By: Izumi Hasegawa December 8, 2014
Chihiro Yamamoto is Supergirl! She started Chinese martial arts at three years old then got a gold medal for Sojutsu and silver medals with Kenjutsu and Chang quan in the 4th World Junior Wushu Championship. In person, she is very pretty and soft. We don’t see any physical strength in her appearance — a very typical 18-year-old Japanese girl. But once she speaks and is holding Katana (samurai sword), we can see her strength.
How did she find her acting debut with this film? What did she learn from her co-star, Kirareyaku actor Seizo Fukumoto? Their relationship is like The Karate Kid but in this film, there is very much a Japanese Samurai spirit in it along with sweet love.
Q: What did you learn from Fukumoto-san as far as acting, sword fighting and as a person?
Well, during the shoot, he would always help me by teaching me staging and other things. His view of humanity is one where he is always thinking about those who came before, even though he has been working so hard himself. I just thought he was amazing and have such deep respect for him.
Q: What similarities do you see between you and your character, Satsuki?
When I began playing Satsuki, I saw that she was the type of person that kept going without giving up. It’s like that in martial arts as well. She had a lot of pressure that made her uneasy, and when I was training for martial arts tournaments, I felt feelings very similar to those. Honestly, in this movie, I didn’t feel like I had to put too much acting into it because I was able to play a character so much like myself. So instead of there being times where I thought that Satsuki and I were different, it was really the other way around. There were many more times where I thought, “We’re really alike,” or “It would be nice to become somewhat like Satsuki.”
Q: It seems you are very tough under pressure.
It’s true that martial arts isn’t the kind of sport where in a competition you can just go, “I’m sorry, could I try again?” But you know, when you’re in the middle of a real showdown, or in the middle of shooting an action scene, you really like to think, “No matter what, I want to land this in one go.”
Q: Tell us your favorite scene in this film.
Hmm… My favorite scene would have to be where Fukumoto-san (Kamiyama) is walking together with Satsuki through the “movie town” attraction at night, when Satsuki says to him, “If I were to ever get married, I would like it to be someone like you.” That scene just fills me with so many feelings.
During production, and even up to just before shooting the scene, the day of, I kept trying and trying to figure out how to deliver that line.

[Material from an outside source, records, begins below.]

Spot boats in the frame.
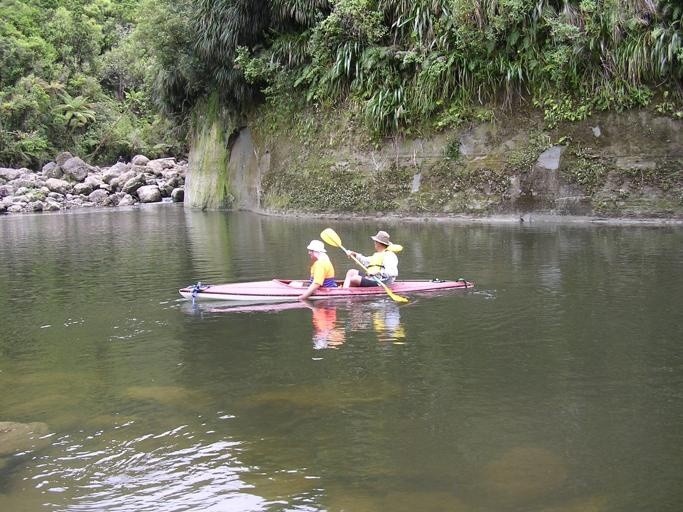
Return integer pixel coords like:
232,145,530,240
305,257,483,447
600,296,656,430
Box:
178,278,476,304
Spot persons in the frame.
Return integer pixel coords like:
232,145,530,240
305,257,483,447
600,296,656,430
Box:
341,230,404,289
295,239,336,302
349,298,405,345
301,299,337,351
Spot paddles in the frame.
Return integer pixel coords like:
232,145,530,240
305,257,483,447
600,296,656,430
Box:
320,227,408,302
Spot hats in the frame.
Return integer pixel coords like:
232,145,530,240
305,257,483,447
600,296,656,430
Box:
307,240,327,253
370,231,390,245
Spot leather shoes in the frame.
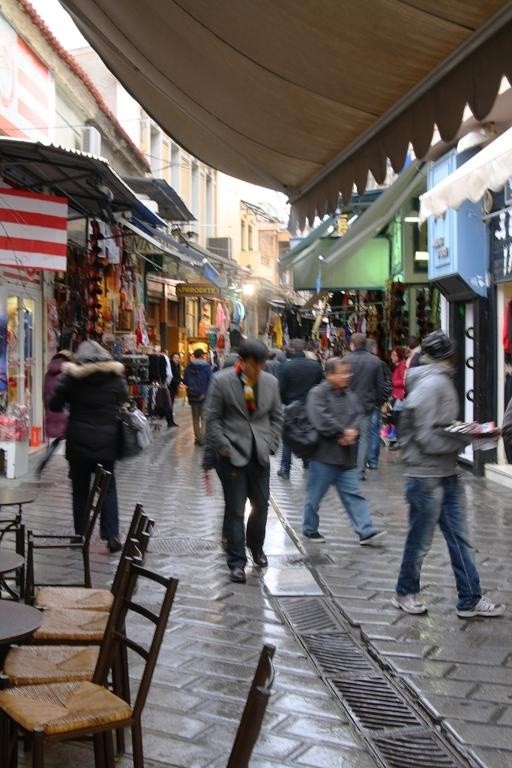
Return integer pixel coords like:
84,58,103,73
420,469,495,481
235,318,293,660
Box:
71,536,88,547
247,542,267,565
230,567,245,582
277,468,289,479
109,535,121,551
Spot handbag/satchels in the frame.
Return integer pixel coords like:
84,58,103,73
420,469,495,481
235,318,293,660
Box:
278,386,328,459
115,400,150,454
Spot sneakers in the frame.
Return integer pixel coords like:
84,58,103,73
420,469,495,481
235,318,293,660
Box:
359,530,386,545
391,593,428,614
303,531,324,543
455,597,507,617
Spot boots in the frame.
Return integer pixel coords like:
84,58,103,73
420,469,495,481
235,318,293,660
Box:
33,446,52,482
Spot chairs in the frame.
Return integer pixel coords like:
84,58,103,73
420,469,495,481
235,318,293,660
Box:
32,518,154,708
28,464,112,588
3,538,142,754
1,558,179,768
225,643,277,767
32,501,147,609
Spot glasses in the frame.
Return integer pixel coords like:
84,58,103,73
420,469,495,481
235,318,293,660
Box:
328,370,353,377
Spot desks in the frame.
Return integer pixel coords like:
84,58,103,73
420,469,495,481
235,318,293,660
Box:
1,546,25,600
0,599,44,643
1,488,34,526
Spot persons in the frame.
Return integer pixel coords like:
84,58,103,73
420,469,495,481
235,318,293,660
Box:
193,327,346,360
279,338,323,480
302,358,387,542
186,351,214,449
200,339,284,582
394,332,508,618
340,335,384,479
48,342,134,553
166,354,179,405
367,340,391,470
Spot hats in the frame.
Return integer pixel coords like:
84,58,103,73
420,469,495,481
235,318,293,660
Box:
420,330,459,360
73,340,112,362
193,349,206,355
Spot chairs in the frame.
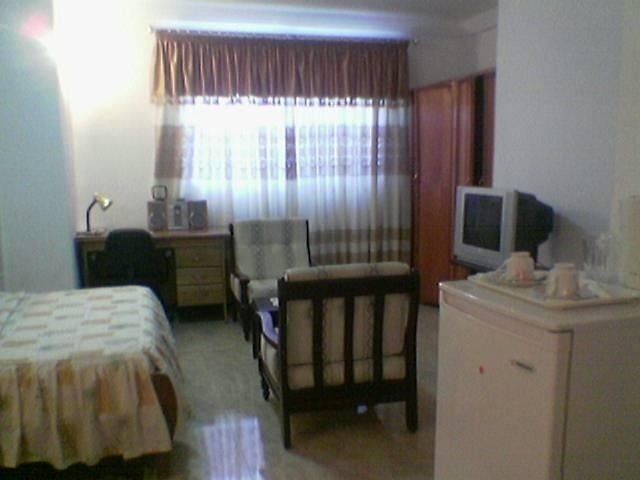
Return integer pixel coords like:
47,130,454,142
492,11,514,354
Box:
86,228,168,301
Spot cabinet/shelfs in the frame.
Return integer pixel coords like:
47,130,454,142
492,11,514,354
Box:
73,224,229,321
228,217,312,358
410,68,496,306
246,261,421,450
0,285,183,471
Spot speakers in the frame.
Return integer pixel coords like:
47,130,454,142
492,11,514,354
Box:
146,200,168,230
187,200,209,231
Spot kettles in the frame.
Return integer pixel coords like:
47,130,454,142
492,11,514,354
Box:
609,194,640,291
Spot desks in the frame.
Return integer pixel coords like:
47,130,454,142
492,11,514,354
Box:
251,298,281,358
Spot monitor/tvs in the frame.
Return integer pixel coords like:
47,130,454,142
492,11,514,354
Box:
450,185,553,274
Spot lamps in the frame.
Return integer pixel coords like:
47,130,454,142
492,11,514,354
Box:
80,193,113,235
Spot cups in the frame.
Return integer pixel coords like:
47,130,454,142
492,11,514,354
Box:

By the time we decided on how to say it, it must have been about midnight or 1 AM, but until that time, we had gone over it over and over again. When I gave it that time and got the OK, all of the staff that was working at the time gave out a huge applause. It was a scene that I really had to pour a lot of time and effort into.
Q: How much did you train for sword fighting for this film? Did you mix it up with Chinese martial arts sometimes?
Well, I was okay with choreography, but really after I was chosen to do Uzumasa Limelight and up until the shooting, there was about a week gap beforehand. During that week’s time, Fukumoto-san showed me that style of sword fighting from the basics. In my head I kept thinking, “This is really different,” or sometimes, “This is tough.” But the more I used the sword in this martial art, I found the movements really enjoyable and got excited to practice every day. There were times when those habits came out, but there were also things in it that really suited me, and others where I thought, “I can’t do this.” Normally, even if my martial arts habits came out and sometimes interrupted things, it was still a very fun experience.
Q: Who is your favorite martial arts actor?
I could never really choose, but in the end I really love both Jackie Chan and Jet Li.
Q: Did you start martial arts to become an actor?
When I was younger I did admire people like Jet Li and Jackie Chan, but it wasn’t something like, “I want to learn martial arts to be an actor like them.” Before, I just focused on martial arts and wanted to become a world champion. I thought, “Maybe I’ll become a martial arts teacher.” But since the world championship, I began receiving a lot of praise and I thought about what I could do. Martial arts like Wushu are still such a minor thing these days, so I thought, “How can I make it more popular?” I started to realize that since people look up to actors, being an actress would make that martial art look cool, and that’s when my dream became much bigger.
Q: Are you aiming to become a martial artist who does acting or an actress who can do martial arts?
There isn’t much of a meaning in an actress that can only do action. Well, there is meaning, but at this point I don’t think I could do stage plays. That’s why I want to learn more about acting. But my distinguishing genre is definitely action. That’s why for Hollywood I want to become a prominent actress that is proficient in action scenes. Right now, I’m still in the middle of studying English.
Q: In this film, Satsuki got a big chance. What was your biggest chance so far?
Well… You say “big chance,” but I really had a number of people and moments, like my coach who taught me about martial arts with all he had, and my parents who supported me with all they had. So instead of having a “big chance,” there were really a number of different things from many different people who helped me continue this far.
Uzumasa Limelight is in theaters December 5th.